Please return, unchanged, the lines of the entries starting at the line that contains "How far is the point" and ending at the final line of the entries.
>> begin DATA ROWS
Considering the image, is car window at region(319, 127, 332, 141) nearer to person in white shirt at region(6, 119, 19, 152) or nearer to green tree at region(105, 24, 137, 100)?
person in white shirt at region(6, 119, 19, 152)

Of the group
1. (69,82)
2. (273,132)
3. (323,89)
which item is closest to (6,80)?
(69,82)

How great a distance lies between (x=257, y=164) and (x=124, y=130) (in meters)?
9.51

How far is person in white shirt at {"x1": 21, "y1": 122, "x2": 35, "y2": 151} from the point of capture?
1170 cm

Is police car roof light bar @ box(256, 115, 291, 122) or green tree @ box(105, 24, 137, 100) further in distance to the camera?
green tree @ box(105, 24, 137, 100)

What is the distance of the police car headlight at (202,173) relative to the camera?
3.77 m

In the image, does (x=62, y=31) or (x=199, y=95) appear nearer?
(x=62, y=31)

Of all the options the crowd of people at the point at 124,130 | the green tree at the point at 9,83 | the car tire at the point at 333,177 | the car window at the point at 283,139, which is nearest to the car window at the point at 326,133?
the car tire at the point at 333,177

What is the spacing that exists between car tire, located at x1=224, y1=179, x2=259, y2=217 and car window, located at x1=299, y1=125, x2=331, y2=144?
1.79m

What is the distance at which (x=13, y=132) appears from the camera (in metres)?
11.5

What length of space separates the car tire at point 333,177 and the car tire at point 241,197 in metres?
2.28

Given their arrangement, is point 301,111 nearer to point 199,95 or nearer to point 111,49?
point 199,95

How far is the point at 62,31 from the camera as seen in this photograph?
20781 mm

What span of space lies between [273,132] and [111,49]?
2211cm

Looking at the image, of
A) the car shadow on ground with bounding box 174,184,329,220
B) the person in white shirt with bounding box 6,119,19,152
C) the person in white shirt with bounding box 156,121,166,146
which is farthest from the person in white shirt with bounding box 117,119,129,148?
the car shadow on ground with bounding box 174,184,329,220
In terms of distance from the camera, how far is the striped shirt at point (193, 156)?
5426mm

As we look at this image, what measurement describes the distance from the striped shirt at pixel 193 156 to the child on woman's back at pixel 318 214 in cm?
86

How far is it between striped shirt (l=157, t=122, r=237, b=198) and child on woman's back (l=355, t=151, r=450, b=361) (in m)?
>> end DATA ROWS
FULL SOLUTION »
How far is the point at 62,31 from the camera as seen in this photograph?
20781 mm

What span of space lies between [273,132] and [111,49]?
2211cm

Looking at the image, of
A) the car shadow on ground with bounding box 174,184,329,220
B) the person in white shirt with bounding box 6,119,19,152
C) the person in white shirt with bounding box 156,121,166,146
which is farthest from the person in white shirt with bounding box 117,119,129,148?
the car shadow on ground with bounding box 174,184,329,220
In terms of distance from the camera, how far is the striped shirt at point (193, 156)?
5426mm

As we look at this image, what measurement describes the distance from the striped shirt at pixel 193 156 to the child on woman's back at pixel 318 214 in cm?
86

How far is it between striped shirt (l=157, t=122, r=237, b=198) and child on woman's back (l=355, t=151, r=450, b=361) (in m)?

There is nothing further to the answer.